:: Required action ::
Keep the pictures out and restate every record exactly.

:: Provided data ::
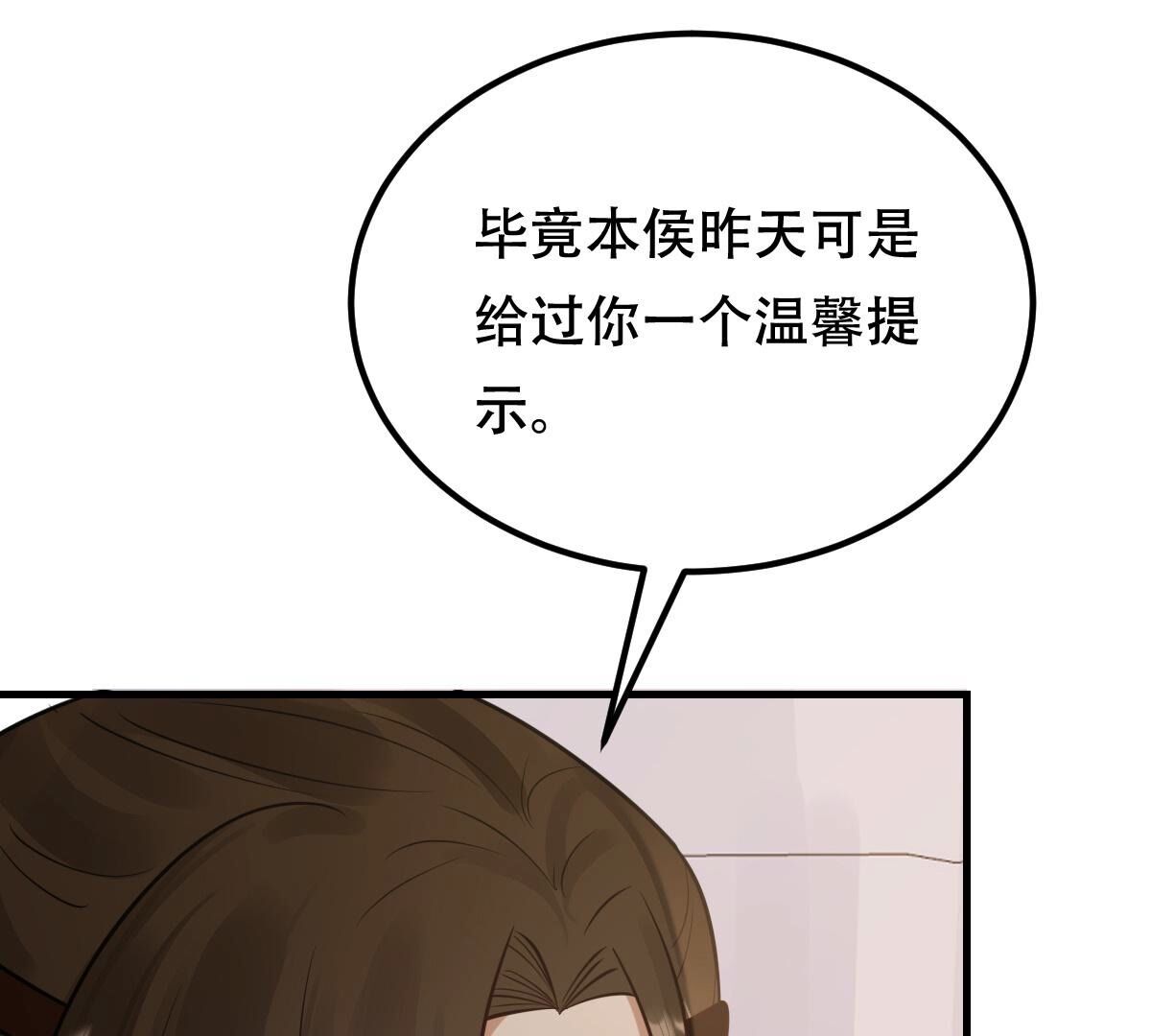245 第243话 你的鸡，味道不一样62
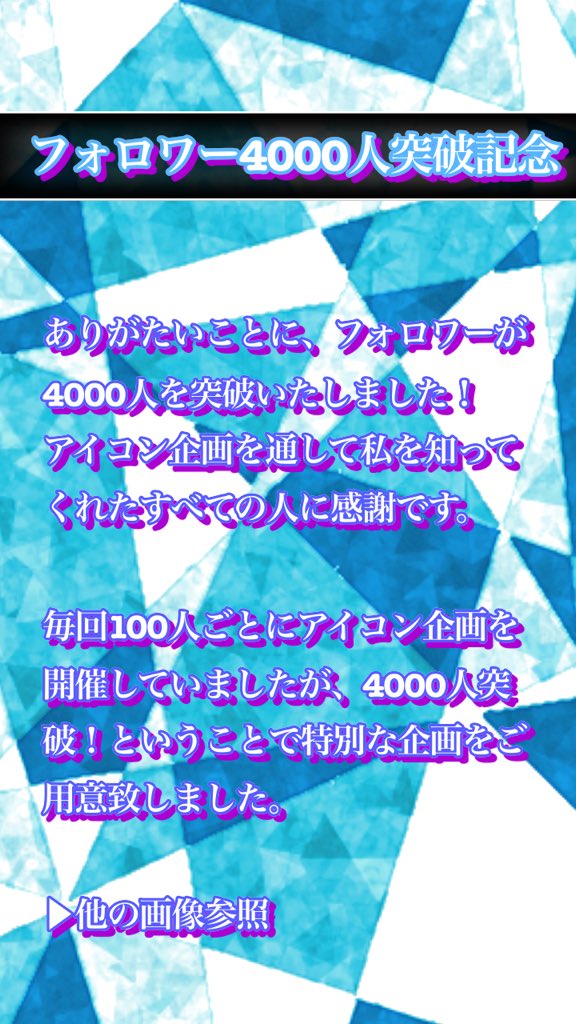 yoshimaru0430's tweet photo. #あゆっぺの加工
 #拡散希望RT 

何かわからないことがあったらDMお願いしますね！

リプにて、欲しいキャラを呟いて♪
なお今回は、ヘッダーです！！

抽選方法は、ルーレットの予定です。 https://t.co/oVnG66KOJ7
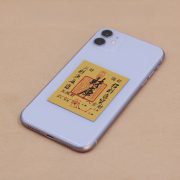 2026 Year Fortune Attracting Phone Case Interior Decor Lucky Charm Prosperity Rolling In Custom Metal Craft Ornament - Image 2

:: Result below ::
245 第243话 你的鸡，味道不一样62
 yoshimaru0430's tweet photo. #あゆっぺの加工
 #拡散希望RT 

何かわからないことがあったらDMお願いしますね！

リプにて、欲しいキャラを呟いて♪
なお今回は、ヘッダーです！！

抽選方法は、ルーレットの予定です。 https://t.co/oVnG66KOJ7
 2026 Year Fortune Attracting Phone Case Interior Decor Lucky Charm Prosperity Rolling In Custom Metal Craft Ornament - Image 2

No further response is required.